-- Given task --
Copy the entries below, starting with the line that contains "What is the" and going on through the end of the entries, with "photographer" changed to "camera" and nothing else altered.

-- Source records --
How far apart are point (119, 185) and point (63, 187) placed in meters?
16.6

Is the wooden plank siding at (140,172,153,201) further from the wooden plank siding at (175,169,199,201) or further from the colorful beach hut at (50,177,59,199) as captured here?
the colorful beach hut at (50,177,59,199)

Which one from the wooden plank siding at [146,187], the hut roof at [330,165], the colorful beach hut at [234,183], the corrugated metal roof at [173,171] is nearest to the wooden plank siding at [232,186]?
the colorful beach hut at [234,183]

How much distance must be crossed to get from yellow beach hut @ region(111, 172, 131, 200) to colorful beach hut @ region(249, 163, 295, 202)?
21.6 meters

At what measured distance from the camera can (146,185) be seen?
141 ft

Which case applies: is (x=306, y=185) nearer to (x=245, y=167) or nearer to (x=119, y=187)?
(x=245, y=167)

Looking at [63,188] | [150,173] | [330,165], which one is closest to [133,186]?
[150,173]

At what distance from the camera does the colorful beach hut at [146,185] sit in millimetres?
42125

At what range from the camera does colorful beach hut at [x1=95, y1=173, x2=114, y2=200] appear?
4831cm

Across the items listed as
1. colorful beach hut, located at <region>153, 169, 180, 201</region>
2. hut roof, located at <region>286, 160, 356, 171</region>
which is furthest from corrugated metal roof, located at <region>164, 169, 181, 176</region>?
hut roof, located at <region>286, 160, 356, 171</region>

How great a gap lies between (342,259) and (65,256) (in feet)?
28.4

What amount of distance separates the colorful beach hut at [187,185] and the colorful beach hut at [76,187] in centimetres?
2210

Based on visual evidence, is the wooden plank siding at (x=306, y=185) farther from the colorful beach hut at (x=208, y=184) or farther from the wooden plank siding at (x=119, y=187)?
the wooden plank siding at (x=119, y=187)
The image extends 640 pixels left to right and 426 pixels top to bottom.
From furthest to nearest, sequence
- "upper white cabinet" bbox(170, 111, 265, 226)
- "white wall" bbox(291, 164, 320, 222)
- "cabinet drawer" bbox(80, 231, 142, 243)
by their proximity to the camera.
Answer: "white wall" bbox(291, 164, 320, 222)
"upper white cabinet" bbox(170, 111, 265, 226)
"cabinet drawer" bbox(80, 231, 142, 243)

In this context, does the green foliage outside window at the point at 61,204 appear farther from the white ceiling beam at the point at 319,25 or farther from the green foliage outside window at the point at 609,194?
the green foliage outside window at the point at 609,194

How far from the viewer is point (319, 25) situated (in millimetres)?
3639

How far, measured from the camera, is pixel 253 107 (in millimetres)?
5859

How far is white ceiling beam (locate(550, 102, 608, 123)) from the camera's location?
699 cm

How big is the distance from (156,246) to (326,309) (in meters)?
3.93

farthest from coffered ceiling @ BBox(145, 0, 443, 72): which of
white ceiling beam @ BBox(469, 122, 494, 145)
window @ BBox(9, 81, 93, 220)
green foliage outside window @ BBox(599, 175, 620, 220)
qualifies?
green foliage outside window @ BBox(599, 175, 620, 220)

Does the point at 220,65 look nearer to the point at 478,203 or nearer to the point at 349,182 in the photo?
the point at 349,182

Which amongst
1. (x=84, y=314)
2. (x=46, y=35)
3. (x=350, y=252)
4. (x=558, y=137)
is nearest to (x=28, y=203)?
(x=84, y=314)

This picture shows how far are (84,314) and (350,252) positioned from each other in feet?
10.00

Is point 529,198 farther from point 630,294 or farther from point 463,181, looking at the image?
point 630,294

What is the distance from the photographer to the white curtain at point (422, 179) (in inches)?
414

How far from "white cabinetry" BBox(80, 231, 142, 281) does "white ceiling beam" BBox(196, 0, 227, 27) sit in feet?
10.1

-- Complete response --
What is the distance from the camera to the white curtain at point (422, 179) (in inches)?
414

How far from "white cabinetry" BBox(80, 231, 142, 281) does "white ceiling beam" BBox(196, 0, 227, 27) sit in feet?
10.1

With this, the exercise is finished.